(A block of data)
---

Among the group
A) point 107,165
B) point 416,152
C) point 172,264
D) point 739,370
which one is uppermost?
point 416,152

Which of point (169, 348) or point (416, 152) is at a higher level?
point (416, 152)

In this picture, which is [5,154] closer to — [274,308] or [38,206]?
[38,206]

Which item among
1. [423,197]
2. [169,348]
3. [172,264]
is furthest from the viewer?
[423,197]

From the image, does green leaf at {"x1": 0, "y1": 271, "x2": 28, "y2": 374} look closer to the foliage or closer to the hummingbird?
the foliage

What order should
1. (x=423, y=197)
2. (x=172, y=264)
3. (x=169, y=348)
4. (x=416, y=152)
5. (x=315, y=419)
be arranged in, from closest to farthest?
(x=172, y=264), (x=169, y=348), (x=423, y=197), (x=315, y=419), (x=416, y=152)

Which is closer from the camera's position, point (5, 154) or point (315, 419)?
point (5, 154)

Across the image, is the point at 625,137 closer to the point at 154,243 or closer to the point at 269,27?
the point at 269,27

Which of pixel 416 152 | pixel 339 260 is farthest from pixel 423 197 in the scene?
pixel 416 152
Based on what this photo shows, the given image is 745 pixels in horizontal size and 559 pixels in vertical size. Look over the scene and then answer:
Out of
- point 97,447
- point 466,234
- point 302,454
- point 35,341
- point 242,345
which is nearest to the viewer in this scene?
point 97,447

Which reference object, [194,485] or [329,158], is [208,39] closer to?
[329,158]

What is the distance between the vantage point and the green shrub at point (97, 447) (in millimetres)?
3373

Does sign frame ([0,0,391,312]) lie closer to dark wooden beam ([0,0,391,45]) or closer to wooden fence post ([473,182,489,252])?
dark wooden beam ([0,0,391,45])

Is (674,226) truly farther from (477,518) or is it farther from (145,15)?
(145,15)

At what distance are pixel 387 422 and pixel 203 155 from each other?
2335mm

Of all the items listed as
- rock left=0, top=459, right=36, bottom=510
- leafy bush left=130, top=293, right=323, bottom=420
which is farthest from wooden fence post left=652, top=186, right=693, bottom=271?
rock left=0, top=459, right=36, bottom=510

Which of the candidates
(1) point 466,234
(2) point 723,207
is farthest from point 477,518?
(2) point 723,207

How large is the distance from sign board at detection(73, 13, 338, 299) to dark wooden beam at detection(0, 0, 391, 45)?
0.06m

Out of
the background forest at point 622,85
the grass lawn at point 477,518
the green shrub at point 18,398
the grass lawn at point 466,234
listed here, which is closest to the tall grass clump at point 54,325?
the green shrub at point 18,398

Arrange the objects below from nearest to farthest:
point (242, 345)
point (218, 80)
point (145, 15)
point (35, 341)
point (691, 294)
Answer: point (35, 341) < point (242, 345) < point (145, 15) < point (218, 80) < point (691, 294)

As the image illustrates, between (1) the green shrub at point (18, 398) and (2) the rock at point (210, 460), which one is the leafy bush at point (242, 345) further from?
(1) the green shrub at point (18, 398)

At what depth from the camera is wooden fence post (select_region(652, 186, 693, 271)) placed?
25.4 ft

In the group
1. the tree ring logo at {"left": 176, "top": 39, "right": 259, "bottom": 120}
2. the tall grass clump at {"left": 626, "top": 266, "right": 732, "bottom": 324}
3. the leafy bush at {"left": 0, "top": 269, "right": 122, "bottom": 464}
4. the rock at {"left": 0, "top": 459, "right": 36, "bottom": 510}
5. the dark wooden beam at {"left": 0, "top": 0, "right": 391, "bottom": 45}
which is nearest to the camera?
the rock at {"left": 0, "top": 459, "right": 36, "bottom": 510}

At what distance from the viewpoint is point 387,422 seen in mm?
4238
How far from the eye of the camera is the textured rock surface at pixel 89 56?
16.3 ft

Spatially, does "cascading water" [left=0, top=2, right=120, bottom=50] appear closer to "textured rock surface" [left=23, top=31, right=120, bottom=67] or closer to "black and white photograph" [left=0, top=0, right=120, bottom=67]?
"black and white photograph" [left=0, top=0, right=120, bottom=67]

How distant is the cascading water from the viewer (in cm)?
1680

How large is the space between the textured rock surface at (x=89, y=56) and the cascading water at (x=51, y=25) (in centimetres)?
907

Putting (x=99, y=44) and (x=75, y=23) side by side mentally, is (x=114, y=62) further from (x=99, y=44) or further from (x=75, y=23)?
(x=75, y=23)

---

→ **WHAT YOU NEED TO DO**: Put the stretch of material from the line containing "Putting (x=99, y=44)" through the end of the material into a two-column CSV with the columns input and output. Give one row for each text and its answer, quote every field, and replace line breaks with spaces.

→ **ANSWER**:
input,output
"Putting (x=99, y=44) and (x=75, y=23) side by side mentally, is (x=114, y=62) further from (x=99, y=44) or further from (x=75, y=23)?","(x=75, y=23)"